__Stated problem 1__:
According to the article on succession planning toolkits, how much market value do poorly managed CEO and C-suite transitions cost S&P 1500 companies each year?

The Ultimate Succession Planning Toolkit for HR Leaders [Free Templates]
Only one in three board members and C-level execs say their organization has strong talent discussions – a reminder that succession planning often falls short. How well is it supported in your organization? Now’s the time to take action and support the future of your company.

A succession planning toolkit gives HR leaders the structure, clarity, and confidence to navigate leadership transitions without disrupting business momentum. The case for a proactive, disciplined approach is undeniable. A Harvard Business Review study revealing that poorly managed CEO and C-suite transitions cost S&P 1500 companies nearly US$1 trillion in lost market value annually. Without a plan in place, organizations risk far more than empty seats – they risk their future.
Contents
The importance of succession planning
What to include in your organization’s succession planning toolkit
How to put your succession planning toolkit to work
The importance of succession planning
Business continuity depends on people being ready to step into critical roles without delay or disruption. When key employees leave (whether suddenly or through planned transitions), organizations risk losing more than just capacity. They lose knowledge, momentum, and confidence, both internally and externally.
A clear succession plan ensures that future leaders are identified early and developed with intent, reducing the chaos and cost that often come with rushed replacements. It also signals to high-performing employees that their growth matters, which boosts engagement and retention. Without it, teams are left directionless, power struggles can emerge, and organizations risk falling behind.
Leadership transitions aren’t rare – they’re constant – and businesses without a succession plan will feel each one as a crisis. With the right preparation, however, these moments become smooth handovers, not emergencies. Planning ahead protects stability, preserves knowledge, and gives organizations the agility to keep moving forward, no matter who’s at the helm.
What to include in your organization’s succession planning toolkit
Effective succession planning starts with a solid strategy, but it’s brought to life through a set of practical tools and templates. Each one plays a different role depending on what you’re trying to achieve, from identifying successors to developing them over time.
In this article, we’ve gathered all the tools that every HR professional needs to create and implement strong succession plans across the business. Different situations call for different approaches: identifying potential successors, evaluating performance and potential, creating development pathways, or preparing for the transition of critical roles like the CEO.
A clear, well-organized toolkit ensures consistency, provides clarity across departments, and lets HR teams act quickly and confidently when change is on the horizon.
Here’s a range of succession planning tools and templates that you can mix, match, and adapt depending on your organization’s size, maturity, and strategic priorities.

__Dataset content__:
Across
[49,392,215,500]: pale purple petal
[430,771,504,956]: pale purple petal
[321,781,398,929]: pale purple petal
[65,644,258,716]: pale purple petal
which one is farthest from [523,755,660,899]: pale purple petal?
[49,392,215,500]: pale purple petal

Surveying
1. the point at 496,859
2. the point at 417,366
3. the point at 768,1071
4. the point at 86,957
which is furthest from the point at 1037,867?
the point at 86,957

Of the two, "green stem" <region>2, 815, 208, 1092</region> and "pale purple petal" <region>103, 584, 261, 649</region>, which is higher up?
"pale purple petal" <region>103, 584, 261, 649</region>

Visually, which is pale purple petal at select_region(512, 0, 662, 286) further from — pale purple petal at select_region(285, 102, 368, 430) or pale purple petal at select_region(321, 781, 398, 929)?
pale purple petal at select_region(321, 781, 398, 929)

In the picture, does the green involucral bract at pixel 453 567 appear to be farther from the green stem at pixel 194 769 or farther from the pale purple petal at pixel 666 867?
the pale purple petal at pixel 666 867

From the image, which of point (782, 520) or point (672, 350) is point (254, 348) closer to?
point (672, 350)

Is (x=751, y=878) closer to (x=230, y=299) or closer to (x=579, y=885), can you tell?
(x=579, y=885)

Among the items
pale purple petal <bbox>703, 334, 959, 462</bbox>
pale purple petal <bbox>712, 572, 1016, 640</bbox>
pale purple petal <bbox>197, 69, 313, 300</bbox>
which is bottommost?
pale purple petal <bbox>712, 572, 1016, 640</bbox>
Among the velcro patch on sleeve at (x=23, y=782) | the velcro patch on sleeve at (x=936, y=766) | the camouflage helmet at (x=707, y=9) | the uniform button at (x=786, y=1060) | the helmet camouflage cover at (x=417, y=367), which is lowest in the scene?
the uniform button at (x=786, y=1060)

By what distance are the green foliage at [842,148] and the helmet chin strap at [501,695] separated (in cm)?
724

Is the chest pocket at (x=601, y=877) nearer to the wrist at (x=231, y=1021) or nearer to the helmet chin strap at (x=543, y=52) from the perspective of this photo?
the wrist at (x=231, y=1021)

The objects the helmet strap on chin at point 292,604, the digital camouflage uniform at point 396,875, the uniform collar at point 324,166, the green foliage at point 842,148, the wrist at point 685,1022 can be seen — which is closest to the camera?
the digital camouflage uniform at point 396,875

__Stated problem 2__:
Find each line of the records above that includes the string "chin", and copy those lines.

__Full output 1__:
Nearly US$1 trillion annually.

__Full output 2__:
By what distance are the green foliage at [842,148] and the helmet chin strap at [501,695] separated (in cm)?
Is the chest pocket at (x=601, y=877) nearer to the wrist at (x=231, y=1021) or nearer to the helmet chin strap at (x=543, y=52) from the perspective of this photo?
The objects the helmet strap on chin at point 292,604, the digital camouflage uniform at point 396,875, the uniform collar at point 324,166, the green foliage at point 842,148, the wrist at point 685,1022 can be seen — which is closest to the camera?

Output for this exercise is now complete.